Would the #200 make that much of a difference? Thoughts on which one to go with?

Much Appreciated!


----------



## jberg421 (Jul 19, 2020)

RyanOBrian said:


> Hey All! So I know my 2016 CVT Outback has a tow rating of #2700... I'm looking at getting a small light trailer to tow my 14' Hyside w/ frame, cooler, oars, etc.
> 
> Living in Denver front range my biggest concern, is towing it up in the mountains. As long as I keep it slow, does anyone think this would be an issue? I've seen a similar post on here, where there were mixed opinions.
> 
> ...


Been there. I towed a harbor freight trailer with scadden 3 man cat on it. I can't imagine it weighed more than 500 lbs all together.

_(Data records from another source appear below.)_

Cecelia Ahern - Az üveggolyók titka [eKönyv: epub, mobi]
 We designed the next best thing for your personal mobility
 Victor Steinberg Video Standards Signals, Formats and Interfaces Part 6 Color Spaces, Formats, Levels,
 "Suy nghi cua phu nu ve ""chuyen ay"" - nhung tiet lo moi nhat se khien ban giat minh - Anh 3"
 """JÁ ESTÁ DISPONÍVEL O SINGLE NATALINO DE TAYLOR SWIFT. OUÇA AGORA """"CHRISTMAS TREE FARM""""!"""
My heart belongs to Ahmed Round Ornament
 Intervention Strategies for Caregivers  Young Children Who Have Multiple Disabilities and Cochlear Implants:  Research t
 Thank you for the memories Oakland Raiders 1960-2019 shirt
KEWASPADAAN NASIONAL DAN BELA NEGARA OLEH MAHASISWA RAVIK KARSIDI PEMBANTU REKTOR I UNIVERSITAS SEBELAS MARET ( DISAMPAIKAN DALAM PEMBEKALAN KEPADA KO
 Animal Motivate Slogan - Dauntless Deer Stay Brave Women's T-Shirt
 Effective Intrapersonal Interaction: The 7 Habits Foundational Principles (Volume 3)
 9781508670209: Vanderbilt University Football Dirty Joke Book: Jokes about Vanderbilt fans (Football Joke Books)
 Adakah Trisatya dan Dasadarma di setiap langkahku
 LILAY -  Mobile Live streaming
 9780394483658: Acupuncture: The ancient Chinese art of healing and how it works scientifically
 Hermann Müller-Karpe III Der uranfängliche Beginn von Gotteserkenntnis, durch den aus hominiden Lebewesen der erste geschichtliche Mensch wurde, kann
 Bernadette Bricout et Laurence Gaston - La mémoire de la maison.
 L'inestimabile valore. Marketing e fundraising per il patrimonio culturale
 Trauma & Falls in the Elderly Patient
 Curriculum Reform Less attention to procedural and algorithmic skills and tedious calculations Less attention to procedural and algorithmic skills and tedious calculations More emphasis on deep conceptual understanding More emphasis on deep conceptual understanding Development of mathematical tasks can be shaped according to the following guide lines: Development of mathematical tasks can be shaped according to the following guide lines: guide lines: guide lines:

It was kindaaaaa brutal. Between golden and floyd hill i pretty much had it on the floor in the right lane. This is with one other guy in the car and typical like weekend gear. Going out of georgetown I would have it on the floor even just me in the car. _2017 Subaru Outback CVT 4cy pzev_

Coming downhill the hill was a little interesting. I never went over 60-65. I could feel the trailer kinda pull on the car in turns through Idaho Springs to the highway 6 turn off for Clear Creek Canyon.

At the time I was a college kid and made it work. Since then, I bought a chevy colorado v6 gas, and it's night and day. Now I tow a real trailer, wheels same size as my truck, and a loaded up 14' RMR for fishing. Thing tows like a dream at 80. Granted now I'm in Montana and not climbing 11k ft passes to get to the river. All highways here seem to be in a straight line as well.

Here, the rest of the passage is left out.